-
Notifications
You must be signed in to change notification settings - Fork 89
Description
Hello,
First off, thank you for open-sourcing SegmentNT, and for the great work in “Annotating the genome at single-nucleotide resolution with DNA foundation models”.
I observed a strange boundary effect when applying SegmentNT to a long chromosome sequence.
I used the inference code from your Colab notebook (https://colab.research.google.com/#fileId=https%3A//huggingface.co/InstaDeepAI/segment_nt/blob/main/inference_segment_nt.ipynb) to run the model on chromosome 20 (NC_060944.1) from the T2T-CHM13v2.0 assembly (GCF_009914755.1). To process the full chromosome, I used a non-overlapping sliding-window approach with windows up to 49,992 bp.

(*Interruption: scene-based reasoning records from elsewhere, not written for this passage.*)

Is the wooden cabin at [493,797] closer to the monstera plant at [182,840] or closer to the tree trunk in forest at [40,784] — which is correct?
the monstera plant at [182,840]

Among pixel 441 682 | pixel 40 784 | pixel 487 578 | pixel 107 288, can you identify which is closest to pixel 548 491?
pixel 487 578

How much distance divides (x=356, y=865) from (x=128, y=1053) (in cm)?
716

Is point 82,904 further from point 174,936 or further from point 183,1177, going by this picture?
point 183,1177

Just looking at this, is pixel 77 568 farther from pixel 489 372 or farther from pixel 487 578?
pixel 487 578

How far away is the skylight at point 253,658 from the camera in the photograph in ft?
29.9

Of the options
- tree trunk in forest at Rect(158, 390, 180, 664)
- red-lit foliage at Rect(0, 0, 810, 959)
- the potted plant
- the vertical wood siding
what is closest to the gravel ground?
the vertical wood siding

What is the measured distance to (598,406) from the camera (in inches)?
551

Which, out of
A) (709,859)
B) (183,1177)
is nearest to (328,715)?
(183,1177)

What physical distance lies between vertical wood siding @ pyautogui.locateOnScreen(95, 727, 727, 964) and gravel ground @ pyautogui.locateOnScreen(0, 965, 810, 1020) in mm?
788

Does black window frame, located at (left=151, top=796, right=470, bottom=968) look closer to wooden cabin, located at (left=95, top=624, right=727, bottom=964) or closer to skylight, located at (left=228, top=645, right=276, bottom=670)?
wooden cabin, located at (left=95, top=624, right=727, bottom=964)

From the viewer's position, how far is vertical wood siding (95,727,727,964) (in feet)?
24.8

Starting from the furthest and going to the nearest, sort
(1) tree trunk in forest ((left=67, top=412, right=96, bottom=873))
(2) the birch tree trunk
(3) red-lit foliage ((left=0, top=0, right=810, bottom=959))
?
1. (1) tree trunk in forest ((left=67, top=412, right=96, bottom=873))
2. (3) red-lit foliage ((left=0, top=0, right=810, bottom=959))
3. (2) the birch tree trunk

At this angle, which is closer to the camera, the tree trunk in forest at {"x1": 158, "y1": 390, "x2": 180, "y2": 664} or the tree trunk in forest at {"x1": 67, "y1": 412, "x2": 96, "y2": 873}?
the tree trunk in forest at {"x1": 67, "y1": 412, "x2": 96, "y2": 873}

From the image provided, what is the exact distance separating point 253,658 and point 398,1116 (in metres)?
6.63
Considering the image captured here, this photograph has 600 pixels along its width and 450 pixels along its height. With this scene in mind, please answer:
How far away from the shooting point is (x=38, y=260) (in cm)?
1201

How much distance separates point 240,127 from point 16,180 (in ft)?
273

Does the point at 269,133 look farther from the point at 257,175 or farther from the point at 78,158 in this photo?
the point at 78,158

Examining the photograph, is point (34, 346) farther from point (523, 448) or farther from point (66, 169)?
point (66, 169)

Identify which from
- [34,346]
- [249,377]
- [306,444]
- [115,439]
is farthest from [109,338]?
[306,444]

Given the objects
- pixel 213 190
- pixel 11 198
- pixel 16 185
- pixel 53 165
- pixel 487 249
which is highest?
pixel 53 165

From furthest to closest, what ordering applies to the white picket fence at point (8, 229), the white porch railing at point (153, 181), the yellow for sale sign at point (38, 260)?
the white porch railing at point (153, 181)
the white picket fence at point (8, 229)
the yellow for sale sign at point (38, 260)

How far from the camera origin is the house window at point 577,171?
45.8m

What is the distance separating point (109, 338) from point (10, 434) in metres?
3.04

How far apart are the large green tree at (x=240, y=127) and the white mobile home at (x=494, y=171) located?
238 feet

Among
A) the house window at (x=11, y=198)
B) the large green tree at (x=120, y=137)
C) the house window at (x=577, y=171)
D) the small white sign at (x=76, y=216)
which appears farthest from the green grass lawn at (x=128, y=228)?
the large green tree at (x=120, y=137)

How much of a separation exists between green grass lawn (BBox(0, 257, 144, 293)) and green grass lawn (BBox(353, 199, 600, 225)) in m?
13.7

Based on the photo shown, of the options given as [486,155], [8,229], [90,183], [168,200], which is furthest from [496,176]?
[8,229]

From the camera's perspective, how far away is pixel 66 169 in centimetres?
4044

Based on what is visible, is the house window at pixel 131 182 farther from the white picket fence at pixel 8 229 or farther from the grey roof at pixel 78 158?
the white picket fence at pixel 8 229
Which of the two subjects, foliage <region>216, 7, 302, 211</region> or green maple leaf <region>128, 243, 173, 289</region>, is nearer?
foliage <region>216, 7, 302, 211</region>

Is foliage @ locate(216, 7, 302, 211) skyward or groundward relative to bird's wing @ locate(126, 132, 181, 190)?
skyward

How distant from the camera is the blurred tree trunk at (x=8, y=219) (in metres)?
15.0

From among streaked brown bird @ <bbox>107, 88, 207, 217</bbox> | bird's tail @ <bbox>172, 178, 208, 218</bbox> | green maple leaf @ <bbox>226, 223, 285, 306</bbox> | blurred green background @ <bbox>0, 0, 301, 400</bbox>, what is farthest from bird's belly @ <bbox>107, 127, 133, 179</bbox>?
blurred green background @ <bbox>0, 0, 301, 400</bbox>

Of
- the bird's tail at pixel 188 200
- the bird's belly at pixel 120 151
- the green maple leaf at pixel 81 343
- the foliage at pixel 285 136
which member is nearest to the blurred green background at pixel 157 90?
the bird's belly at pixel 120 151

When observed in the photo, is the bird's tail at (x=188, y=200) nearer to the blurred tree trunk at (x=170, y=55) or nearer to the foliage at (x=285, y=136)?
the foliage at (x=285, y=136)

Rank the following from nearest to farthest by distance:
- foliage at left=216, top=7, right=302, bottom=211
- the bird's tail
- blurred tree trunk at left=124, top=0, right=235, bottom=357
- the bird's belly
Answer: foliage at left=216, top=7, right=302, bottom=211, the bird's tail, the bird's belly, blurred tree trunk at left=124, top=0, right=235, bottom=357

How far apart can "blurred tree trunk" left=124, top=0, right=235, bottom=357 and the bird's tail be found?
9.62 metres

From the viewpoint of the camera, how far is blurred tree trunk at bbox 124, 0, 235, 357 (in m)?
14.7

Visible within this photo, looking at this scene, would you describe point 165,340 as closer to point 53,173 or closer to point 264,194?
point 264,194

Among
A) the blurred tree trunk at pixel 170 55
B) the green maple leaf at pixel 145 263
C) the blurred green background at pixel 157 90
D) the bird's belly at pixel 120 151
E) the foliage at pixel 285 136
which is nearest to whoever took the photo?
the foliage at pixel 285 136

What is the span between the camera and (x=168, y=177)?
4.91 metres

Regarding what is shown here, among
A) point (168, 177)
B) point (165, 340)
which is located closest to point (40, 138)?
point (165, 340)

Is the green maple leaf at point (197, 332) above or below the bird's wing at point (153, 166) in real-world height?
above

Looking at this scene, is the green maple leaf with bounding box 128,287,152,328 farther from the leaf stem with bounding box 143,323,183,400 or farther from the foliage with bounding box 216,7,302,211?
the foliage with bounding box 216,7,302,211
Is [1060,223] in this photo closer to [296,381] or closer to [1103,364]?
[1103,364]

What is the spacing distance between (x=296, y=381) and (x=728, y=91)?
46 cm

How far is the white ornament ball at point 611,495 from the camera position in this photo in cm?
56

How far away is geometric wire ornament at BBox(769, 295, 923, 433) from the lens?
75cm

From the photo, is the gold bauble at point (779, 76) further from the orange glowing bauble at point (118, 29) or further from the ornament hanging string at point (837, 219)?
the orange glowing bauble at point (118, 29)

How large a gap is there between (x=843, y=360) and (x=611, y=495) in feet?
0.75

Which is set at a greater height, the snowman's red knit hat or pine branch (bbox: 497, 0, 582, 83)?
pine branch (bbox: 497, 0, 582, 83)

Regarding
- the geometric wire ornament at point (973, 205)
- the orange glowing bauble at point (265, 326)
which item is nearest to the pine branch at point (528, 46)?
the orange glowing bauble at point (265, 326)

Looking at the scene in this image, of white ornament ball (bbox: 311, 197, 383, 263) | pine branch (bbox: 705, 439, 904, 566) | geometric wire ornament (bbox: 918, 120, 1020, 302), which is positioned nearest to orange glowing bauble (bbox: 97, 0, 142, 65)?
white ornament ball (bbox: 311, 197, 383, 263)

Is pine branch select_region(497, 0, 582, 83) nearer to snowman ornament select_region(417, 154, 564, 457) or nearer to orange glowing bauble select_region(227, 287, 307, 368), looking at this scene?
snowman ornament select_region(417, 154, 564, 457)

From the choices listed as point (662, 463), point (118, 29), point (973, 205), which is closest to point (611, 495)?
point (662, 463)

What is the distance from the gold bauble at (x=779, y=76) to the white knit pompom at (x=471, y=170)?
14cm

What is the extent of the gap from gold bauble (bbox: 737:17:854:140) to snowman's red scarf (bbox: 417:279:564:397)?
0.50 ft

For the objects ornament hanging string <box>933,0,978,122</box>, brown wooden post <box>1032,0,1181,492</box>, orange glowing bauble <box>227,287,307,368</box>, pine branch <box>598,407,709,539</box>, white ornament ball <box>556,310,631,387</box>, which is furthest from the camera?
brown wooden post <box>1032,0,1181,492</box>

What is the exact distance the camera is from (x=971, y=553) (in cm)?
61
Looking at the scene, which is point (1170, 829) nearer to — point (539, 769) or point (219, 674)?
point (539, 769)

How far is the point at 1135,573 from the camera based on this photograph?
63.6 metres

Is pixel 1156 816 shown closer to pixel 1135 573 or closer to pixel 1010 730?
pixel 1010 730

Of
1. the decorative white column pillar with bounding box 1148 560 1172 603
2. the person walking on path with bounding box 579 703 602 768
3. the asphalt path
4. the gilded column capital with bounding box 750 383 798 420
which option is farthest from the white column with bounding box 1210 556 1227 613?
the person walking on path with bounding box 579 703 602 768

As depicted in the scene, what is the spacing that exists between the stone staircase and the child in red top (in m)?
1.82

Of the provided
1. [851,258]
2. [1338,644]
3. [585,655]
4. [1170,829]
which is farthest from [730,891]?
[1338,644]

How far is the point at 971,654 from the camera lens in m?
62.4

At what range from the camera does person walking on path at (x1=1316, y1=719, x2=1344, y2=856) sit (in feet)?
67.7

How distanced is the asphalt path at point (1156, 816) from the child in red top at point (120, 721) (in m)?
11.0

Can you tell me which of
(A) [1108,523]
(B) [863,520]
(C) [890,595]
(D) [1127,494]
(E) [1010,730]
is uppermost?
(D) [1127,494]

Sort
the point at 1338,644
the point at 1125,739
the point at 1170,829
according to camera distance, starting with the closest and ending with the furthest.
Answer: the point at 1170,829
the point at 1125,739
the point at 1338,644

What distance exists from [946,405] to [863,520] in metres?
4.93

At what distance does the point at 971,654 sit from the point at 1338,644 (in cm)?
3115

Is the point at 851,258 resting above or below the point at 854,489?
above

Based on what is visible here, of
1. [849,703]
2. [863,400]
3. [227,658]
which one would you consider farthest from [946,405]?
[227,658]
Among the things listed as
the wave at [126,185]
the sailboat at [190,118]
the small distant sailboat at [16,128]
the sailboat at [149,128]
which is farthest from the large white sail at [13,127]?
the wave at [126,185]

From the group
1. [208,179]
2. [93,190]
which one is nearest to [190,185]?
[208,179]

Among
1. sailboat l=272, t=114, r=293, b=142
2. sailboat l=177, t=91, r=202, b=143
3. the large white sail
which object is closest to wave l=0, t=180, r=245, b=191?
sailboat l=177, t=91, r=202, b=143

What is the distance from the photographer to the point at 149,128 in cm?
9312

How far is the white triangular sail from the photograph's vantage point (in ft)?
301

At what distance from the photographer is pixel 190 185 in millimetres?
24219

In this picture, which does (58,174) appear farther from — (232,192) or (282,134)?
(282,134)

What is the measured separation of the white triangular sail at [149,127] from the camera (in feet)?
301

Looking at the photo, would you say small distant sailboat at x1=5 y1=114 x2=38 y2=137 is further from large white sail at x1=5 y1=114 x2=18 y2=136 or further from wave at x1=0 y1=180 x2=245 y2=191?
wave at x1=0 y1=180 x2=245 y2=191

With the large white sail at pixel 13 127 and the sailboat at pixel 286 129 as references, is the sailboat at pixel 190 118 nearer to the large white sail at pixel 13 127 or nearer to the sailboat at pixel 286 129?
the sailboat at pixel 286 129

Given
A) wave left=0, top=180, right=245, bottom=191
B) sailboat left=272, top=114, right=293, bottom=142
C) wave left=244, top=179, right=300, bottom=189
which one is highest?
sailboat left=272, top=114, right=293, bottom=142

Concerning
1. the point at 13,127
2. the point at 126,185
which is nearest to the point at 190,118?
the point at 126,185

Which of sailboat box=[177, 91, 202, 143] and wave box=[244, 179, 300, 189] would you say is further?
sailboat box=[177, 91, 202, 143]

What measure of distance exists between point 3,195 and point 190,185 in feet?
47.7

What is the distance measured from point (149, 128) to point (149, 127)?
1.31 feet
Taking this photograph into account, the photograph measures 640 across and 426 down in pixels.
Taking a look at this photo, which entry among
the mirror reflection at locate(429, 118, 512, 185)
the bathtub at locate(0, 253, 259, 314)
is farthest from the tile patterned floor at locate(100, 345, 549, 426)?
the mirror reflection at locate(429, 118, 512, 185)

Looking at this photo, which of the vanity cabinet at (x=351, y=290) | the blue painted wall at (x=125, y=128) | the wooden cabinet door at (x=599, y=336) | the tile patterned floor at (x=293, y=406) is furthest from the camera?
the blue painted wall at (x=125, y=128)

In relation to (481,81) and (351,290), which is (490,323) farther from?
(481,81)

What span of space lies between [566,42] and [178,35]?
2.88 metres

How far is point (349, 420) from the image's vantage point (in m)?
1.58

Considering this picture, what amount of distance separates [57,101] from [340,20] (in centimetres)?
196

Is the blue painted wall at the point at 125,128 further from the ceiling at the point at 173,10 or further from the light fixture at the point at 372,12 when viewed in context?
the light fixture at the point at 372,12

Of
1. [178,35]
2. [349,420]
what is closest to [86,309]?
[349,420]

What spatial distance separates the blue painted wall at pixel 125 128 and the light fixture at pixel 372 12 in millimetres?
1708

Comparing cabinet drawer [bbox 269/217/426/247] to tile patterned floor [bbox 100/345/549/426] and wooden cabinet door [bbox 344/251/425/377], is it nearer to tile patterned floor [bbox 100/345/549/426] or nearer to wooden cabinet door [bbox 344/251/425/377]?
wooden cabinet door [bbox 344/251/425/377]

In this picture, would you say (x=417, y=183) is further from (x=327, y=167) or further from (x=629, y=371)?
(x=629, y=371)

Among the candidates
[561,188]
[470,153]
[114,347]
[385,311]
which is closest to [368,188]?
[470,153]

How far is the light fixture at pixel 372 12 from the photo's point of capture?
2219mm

Across all windows, the final nucleotide at each boundary shows a consistent and unexpectedly strong drop in prediction confidence. This strange drop also appears when I reduce the window size (for example, to ~30 kb). This behavior does not appear in the predictions shown in the SegmentNT paper. It happens only when I run the inference manually using the code in the notebook.
In IGV, the concatenated per-nucleotide probability tracks show a clear dip exactly at every window boundary. One example is region NC_060944.1: 9,248,521–9,348,504, which spans two 49,992 bp windows. Around position 9,298,512, the final base of the first window, the probabilities for most classes decrease a lot. I include screenshots showing this unusual pattern below.
Is this boundary effect expected, and is there a recommended way to mitigate it?